Projects by theme :: 'Arabic'

A Web-as-Corpus approach to populating Wikiversity for teaching about Islam and Muslims in language, linguistics and area studies

Wikiversity is an online open-source public repository for University-level teaching and learning materials, based on the Wikipedia architecture for “crowd-sourcing”: it relies on volunteers to collaborate by actively contributing their knowledge for the common good. Undoubtedly a wealth of learning resources exists on the WWW, but scattered on individual websites, in a wide range of formats and structures. Individual lecturers prepare online teaching materials to support their own teaching, but few know of Wikiversity, and few have time or inclination to take on the extra step of formally registering and uploading their materials to Wikiversity. This project aims to organise and semi-automate the harvesting of these scattered resources, by adapting Web-as-Corpus techniques from Corpus Linguistics.

16 March 2011

Arabic language and Islamic Studies: who studies Arabic and how can these skills be used at university and beyond?

Learning a modern foreign language in UK has declined, yet the learning of Arabic is rising. We hypothesise that there is more Arabic language competence among Islamic Studies students than is currently apparent in the university sector: this represents missed opportunities for Arabic as a career enhancing skill. A small mapping exercise will aim to sample relationships between students’ prior Arabic competence and Arabic language courses in Islamic Studies departments within UK universities. The study will also investigate Arabic language studies that students undertake in Muslim institutions such as Darul Ulooms, Madrassahs, and Muslim schools and colleges. There are possible correlations between classical Arabic (including that of the Qu'ran) and modern Arabic; ways to enhance the uptake of degree level Arabic courses amongst students who have prior knowledge of Arabic; and enhancing undergraduates’ career possibilities involving Arabic.

16 March 2011

A model for collaboration between HE and non-HE institutions in developing an Islamic Studies module (Qur’anic Arabic)

A wealth of expertise in teaching Islamic Studies (IS) exists in non-HE Muslim colleges. This project aims to help universities with little or no provision in IS to tap into this wealth by establishing mutually beneficial ties with such colleges. A model for cooperation between the University of Westminster and a London-based Muslim college in the area of Qur’anic Arabic could be replicated in this or other branches of IS by other universities. The partner college would gain prestige and good practice, while the university would benefit from the college’s expertise as it expands its IS provision.

16 March 2011

Islamic Studies provision in UK higher education

Working in partnership with the Subject Centre for Philosophical and Religious Studies, a team based at LLAS has carried out research funded by HEFCE on the provision of Islamic Studies-related modules at all UK Higher Education Institutions. The research showed that Islamic Studies is located in a wide variety of disciplines and departments, but that the bulk of provision is concentrated in a small number of pre-1992 universities.

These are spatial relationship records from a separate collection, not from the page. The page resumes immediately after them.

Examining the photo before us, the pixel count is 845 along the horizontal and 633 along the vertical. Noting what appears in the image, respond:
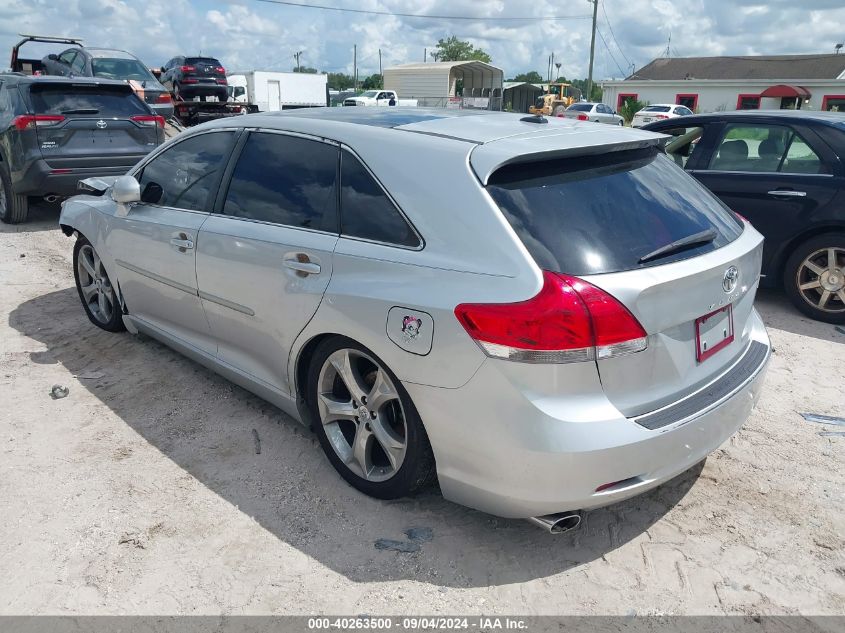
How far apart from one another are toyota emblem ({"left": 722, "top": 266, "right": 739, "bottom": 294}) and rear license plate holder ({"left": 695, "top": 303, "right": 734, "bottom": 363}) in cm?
8

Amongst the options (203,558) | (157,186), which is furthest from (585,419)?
(157,186)

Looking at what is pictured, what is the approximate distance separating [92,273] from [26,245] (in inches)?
139

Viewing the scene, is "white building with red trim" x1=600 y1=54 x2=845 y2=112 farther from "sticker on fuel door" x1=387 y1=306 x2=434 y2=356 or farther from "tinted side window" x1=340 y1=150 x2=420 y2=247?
"sticker on fuel door" x1=387 y1=306 x2=434 y2=356

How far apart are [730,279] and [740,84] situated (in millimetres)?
51982

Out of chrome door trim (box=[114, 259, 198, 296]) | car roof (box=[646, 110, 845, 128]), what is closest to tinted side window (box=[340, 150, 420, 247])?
chrome door trim (box=[114, 259, 198, 296])

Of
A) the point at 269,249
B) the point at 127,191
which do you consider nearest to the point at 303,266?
the point at 269,249

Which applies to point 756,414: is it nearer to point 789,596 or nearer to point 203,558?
point 789,596

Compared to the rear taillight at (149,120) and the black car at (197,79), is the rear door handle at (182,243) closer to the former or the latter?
the rear taillight at (149,120)

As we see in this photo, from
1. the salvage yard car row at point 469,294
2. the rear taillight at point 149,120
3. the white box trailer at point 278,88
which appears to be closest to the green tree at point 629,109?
the white box trailer at point 278,88

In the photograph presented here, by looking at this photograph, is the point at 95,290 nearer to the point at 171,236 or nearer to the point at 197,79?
the point at 171,236

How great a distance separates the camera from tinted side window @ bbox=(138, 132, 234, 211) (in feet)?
12.4

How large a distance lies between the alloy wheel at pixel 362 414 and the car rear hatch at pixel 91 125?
6588mm

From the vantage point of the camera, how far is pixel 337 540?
281 cm

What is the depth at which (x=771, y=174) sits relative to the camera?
570 centimetres
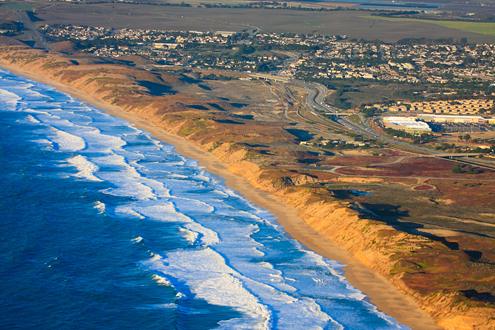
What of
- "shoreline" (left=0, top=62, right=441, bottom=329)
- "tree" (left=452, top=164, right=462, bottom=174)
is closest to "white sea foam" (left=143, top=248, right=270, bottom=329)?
"shoreline" (left=0, top=62, right=441, bottom=329)

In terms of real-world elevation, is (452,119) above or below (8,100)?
below

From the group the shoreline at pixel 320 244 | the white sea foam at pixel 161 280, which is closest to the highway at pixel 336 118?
the shoreline at pixel 320 244

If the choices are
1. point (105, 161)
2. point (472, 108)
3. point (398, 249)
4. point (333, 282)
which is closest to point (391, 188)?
point (398, 249)

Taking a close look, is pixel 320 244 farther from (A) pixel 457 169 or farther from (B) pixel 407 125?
(B) pixel 407 125

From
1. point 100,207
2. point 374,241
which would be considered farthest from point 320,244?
point 100,207

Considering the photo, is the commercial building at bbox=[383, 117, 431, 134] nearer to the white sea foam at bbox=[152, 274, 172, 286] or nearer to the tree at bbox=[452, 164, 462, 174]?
the tree at bbox=[452, 164, 462, 174]
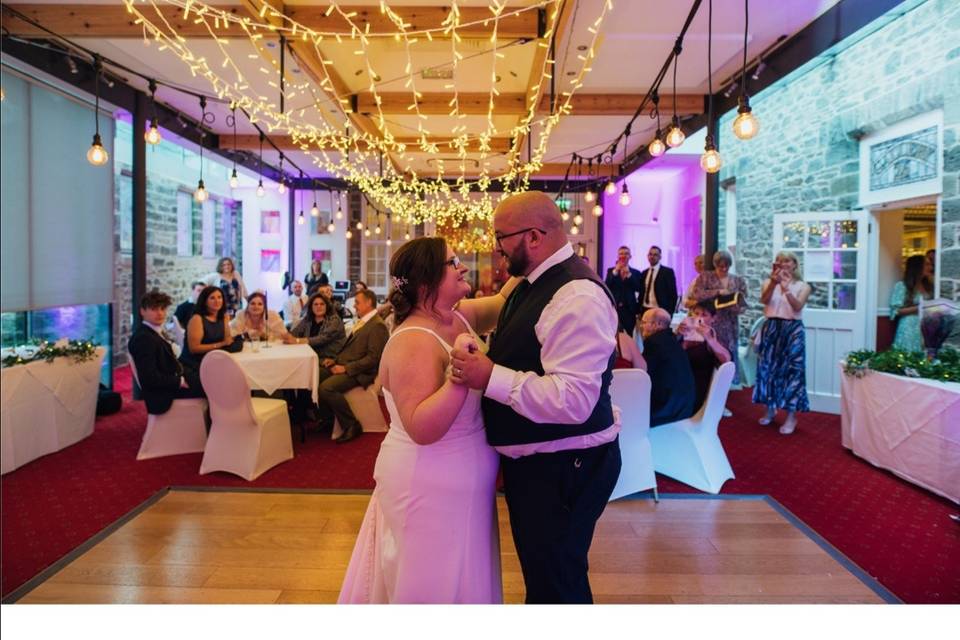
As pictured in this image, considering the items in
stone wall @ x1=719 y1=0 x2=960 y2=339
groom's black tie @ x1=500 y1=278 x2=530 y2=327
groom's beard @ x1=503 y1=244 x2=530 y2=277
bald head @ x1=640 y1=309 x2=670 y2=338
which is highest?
stone wall @ x1=719 y1=0 x2=960 y2=339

However, some provision was found at the majority of universities investigated. This research will inform further work to support academics working in Islamic Studies by providing clear data on the breadth and scope of current provision.

1 October 2009

International approaches to Islamic Studies in higher education

The Subject Centre for Languages, Linguistics and Area Studies (LLAS), in partnership with the Subject Centre for Philosophical and Religious Studies (PRS), has prepared a report for HEFCE on international approaches to Islamic Studies. The report examines the historical development and current state of Islamic Studies in eight countries: the United Kingdom, France, Germany, the Netherlands, the United States, Australia, Malaysia and Turkey. It also presents perspectives on recent developments in Islamic Studies and the responses of governments, policy makers and funding bodies; interactions between institutions of higher education and faith-based organisations and communities; and case studies that highlight examples of innovative practice in relation to Islamic Studies in higher education. The report was commissioned by HEFCE to inform its activities relating to Islamic Studies, which was designated a Strategically Important Subject in June 2007.

12 December 2007

Extending good practice in less widely used less taught (LWULT) languages

This project worked with language practitioners to disseminate and transfer innovative practice in LWULT languages through workshops and number of funded mini development projects. Collaboration across languages and between institutions was a key feature.